November 18, 2022
On this day I saw this thing, and it was beautiful
The creative process is something that most artists have deemed mysterious, complicated and exhausting.
And these are the people who do this stuff for a living.
I’ve heard dozens of bestselling authors, screenwriters and musicians bemoan how their occupation as creative people is absolutely brutal, and great work only comes from great pain.
But what if there was simpler, calmer way? What if there was an intention with which we could approach our art that didn’t make us want to blow our brains out?
T-Bone Burnett, the award winning producer, filmmaker and musician, summarized it eloquently with the following passage in his memoir:
All artists do is mark things. They will say, on this day I was on this road and I saw this thing, and it was beautiful. Now I’m going to mark it so you don’t miss it when you’re going by.
Imagine if you treated your own creative work with that kind of intention. You’re simply here to mark things. The work is your documentation of all you notice as you walk through this world.

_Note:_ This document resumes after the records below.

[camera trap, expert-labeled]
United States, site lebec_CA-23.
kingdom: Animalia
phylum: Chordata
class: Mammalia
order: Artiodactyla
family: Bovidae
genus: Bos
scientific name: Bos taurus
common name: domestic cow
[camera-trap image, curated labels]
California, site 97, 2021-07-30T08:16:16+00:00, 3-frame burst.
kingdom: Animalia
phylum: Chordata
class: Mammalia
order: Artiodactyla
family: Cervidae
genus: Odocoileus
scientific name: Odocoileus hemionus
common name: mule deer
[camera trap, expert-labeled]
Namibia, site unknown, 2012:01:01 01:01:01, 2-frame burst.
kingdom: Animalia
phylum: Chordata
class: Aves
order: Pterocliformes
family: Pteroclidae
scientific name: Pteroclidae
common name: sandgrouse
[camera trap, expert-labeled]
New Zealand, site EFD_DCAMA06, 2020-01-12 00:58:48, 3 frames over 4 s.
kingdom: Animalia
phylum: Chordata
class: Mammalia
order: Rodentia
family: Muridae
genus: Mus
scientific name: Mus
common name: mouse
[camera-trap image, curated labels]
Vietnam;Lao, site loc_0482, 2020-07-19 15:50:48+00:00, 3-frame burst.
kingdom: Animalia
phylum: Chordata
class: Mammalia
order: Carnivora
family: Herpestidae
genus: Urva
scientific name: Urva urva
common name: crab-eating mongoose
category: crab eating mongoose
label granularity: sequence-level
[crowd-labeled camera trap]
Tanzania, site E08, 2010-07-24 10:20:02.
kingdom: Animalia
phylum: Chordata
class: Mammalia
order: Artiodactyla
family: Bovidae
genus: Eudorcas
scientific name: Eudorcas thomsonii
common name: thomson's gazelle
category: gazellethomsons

Come to think of it, that’s become my essential approach to writing music as I’ve gotten older. Much different than being in my teens and twenties.
Here’s the process.
Every day I write essays like the one you’re reading right now. Documenting my experiences and observations, unearthing my feelings and thoughts attached to them, and developing ideas for what to do in response.
Marking, as it were.
Many of those essays become songs. Words get extracted and culled into lyrical form, and eventually they’re matched up with melodies to bring them to life sonically.
What’s cool is, this process is vastly different from my historic approach to writing songs. It used to be less intentional and more sporadic. Here is what would happen for about the first twenty years of my musical life.
Songs would be treated as the emotional ground zero. Music would be the initial container into which I would hone my darkest fears and deepest longings, although I would never quite know what those were until the song was done.
I would essentially wander around on the guitar until something started to present itself. Once the melody caught my ear, I’d write the lyrics to accommodate it. The song was my way of uncovering how I felt about my life and the world.
Now, that process worked for many years, and I’m deeply proud of all the songs I composed, even if I don’t play the vast majority of the old tunes anymore.
But more recently, my creative approach has inverted. Now the feelings come first. These days, I spend a good hour or three getting very clear on what emotions are running through my system in the moment. And once that problem is solved on paper, then it’s time to bring it to life sonically as a three dimensional expression of the truth I’ve worked to understand.
The essay becomes a sort of language bank and emotional source code from which a song organically grows.
This method ultimately makes my songwriting process faster, easier, simpler, more specific, and almost guaranteed to be authentic in its emotional content. Because I’ve already done the prework of figuring out how I feel about something.
The song is simply the artifact. It’s the mark.
How has your creative process evolved as you’ve matured? Have you ever taken the time to reflect on this aspect of your work?
It’s a fascinating experiment. What’s more, it’s a reminder that while hard work may be the process of getting better at things, discipline is the process of learning how you learn things.
Both of them are important to artistic growth, but only a small percentage of creators do the latter. It’s a core reason why being prolific is such a struggle for people. Because even if they are willing to put in the hard work to learn oil painting, guitar picking, tap dancing or standup comedy, what they lack is rigor around honing their own process.
You’ve got to save some creativity for yourself and embrace the privilege of having yourself as a client, as my mentor used to say. And if you’re not willing to dedicate at least some portion of your time understanding your own processes, then it will become hard replicate and repeat them consistently.
Now, you may be rightfully concerned:
The act of trying to figure out how the sausage is made will contaminate the result. It will kill the magic. The harder you chase after what you want, the more it will deny and elude you. Better to just sit back and relax and allow it to be organic and land softly on our shoulder.
Let me just state for the record, that approach isn’t bad or shameful. There is no right or wrong way to make things. Many amazing works of art have been produced via that very process. It’s just that when you’re willing to put some more rigor around your own systems, it enables you to reach new levels of output and expression in your work you could never attain otherwise.
Doing so may feel like limiting yourself, but the reality is, constraints are liberators. Your limitations are the containers into which the juice gets poured.
If you had more infrastructure and machinery inside of your creative process, how much more great work would you be able to kick out?